Grade degradation: why Drexel should subtract “minuses” from its grading scale | The Triangle

Grade degradation: why Drexel should subtract “minuses” from its grading scale

Photo by Becca Newman | The Triangle

The concept of “minuses” on grades, often referred to as a grading scale with both plus (+) and minus (-) symbols, is a topic of debate in education. While some educational institutions use such a grading system, others use a simplified version without the pluses and minuses. Drexel University’s system is a combination of the two: each plus grade translates to a higher GPA than each plain letter grade, and each minus grade counts as lower. The only exceptions are A pluses, which are counted the same as A’s (4.0).

Pluses are rewarding, even congratulatory. They symbolize the value of a little extra effort, time management and aptitude. Pluses are what grades should be — positive reinforcement, or rewards for learning and applying material thoroughly. Motivators in their essence, pluses foster a strong sense of pride and accomplishment, all while encouraging students to go beyond what is expected of them.

Minuses are demotivating, even discouraging. They have a negative psychological impact on students, as getting a grade with a minus symbol, such as a B-, might make a student feel like they just missed the higher grade, which creates disappointment and decreased motivation. A student who is just trying their hardest to pass a difficult class with a 70 will be content with a C, but annoyed with a C-. The minus is telling the student that their effort was not enough, which is simply degrading and almost feels like a punishment.

Receiving repeated minuses can absolutely result in a bitter attitude towards education and learning as a whole, as they inadvertently instill a fear of failure and a reluctance to take risks, hindering students’ willingness to explore challenging academic pursuits. Long term, this can lead to burnout, decreased well-being, and even academic disengagement as students prioritize avoiding negative outcomes over the joy of learning.

Beyond the psychological effects, minuses lower a student’s GPA more significantly than just receiving the regular grade without the minus, impacting graduate school admissions, scholarship eligibility, and possibly co-op and job offers. Nit-picky grade intervals inaccurately represent a student’s true abilities and can hinder their chances of reaching their full potential.
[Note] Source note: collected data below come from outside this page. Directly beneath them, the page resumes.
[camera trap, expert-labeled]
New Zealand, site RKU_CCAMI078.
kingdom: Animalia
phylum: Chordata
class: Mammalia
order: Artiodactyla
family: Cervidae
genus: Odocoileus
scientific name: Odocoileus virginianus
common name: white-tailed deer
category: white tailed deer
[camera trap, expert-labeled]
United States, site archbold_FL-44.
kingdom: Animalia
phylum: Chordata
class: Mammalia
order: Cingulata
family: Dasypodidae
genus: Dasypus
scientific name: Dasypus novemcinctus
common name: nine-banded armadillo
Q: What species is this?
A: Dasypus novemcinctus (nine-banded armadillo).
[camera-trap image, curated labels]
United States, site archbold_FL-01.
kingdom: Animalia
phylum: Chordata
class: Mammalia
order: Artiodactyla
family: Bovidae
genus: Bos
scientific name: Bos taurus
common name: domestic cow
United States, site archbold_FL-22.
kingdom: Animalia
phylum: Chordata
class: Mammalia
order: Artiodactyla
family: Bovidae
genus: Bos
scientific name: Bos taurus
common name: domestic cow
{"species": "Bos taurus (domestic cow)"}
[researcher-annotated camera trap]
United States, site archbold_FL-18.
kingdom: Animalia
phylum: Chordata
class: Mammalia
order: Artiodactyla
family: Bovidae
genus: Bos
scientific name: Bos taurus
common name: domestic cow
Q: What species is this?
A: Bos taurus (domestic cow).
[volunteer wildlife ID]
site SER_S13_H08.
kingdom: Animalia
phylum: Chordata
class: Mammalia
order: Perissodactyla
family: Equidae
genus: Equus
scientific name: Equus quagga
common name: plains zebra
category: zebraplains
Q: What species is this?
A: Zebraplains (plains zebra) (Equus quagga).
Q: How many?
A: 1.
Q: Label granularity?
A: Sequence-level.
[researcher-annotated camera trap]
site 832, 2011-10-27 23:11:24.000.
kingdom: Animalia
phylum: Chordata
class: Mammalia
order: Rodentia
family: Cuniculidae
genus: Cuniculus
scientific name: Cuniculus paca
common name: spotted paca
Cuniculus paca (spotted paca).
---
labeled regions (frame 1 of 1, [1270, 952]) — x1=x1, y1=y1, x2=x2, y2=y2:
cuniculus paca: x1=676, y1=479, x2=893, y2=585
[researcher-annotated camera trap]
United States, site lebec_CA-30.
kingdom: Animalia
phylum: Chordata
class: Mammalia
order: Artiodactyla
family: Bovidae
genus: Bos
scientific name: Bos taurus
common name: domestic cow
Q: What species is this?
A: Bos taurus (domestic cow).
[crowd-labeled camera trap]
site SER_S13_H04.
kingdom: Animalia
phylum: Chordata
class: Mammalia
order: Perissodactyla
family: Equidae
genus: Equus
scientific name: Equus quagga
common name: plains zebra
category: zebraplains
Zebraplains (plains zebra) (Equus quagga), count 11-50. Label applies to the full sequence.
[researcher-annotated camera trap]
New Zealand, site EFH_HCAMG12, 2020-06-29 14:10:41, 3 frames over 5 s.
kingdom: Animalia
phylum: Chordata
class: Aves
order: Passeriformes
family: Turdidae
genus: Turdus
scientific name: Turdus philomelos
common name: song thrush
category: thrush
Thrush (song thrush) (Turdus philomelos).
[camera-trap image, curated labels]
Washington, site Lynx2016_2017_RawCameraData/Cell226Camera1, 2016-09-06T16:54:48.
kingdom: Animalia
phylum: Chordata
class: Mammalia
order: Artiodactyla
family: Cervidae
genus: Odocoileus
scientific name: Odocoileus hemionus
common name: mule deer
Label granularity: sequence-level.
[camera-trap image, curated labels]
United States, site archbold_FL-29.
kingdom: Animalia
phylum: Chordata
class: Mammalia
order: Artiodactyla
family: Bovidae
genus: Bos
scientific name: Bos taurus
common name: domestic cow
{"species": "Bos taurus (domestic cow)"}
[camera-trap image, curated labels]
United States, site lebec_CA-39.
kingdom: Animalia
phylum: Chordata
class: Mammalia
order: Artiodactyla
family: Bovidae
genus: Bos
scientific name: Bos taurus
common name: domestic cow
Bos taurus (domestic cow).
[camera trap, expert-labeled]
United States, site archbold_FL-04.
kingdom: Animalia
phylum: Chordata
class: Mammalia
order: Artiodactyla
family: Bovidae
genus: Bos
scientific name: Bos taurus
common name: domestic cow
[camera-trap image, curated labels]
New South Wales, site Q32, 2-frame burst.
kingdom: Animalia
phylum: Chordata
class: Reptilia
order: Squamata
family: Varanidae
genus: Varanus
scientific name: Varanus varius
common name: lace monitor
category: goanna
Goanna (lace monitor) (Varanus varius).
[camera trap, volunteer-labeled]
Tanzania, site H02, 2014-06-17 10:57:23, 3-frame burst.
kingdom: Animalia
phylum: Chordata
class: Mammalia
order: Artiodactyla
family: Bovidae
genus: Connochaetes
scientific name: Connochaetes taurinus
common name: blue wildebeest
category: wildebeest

While some may argue that the plus and minus system sets higher academic standards and promotes a more competitive environment, the difference between an 82 (B-) and an 83 (B) in many cases is negligible, accounting for one more correct test question. This overly critical scale only promotes unhealthy stress and failure to look at the big picture.

For these reasons, the solution is clear: keep the pluses and subtract the minuses. Students should feel that Drexel wants them to succeed academically. Removing minuses from our grading scale will promote a culture of ambition and optimism, putting the focus back on the talent of students, instead of on their “shortcomings.” This shift would encourage students to develop growth mindsets, embrace challenges, and pursue intellectual growth without the fear of being penalized for minor discrepancies. The removal of minuses will very likely lead to a more curious, motivated and proactive student body.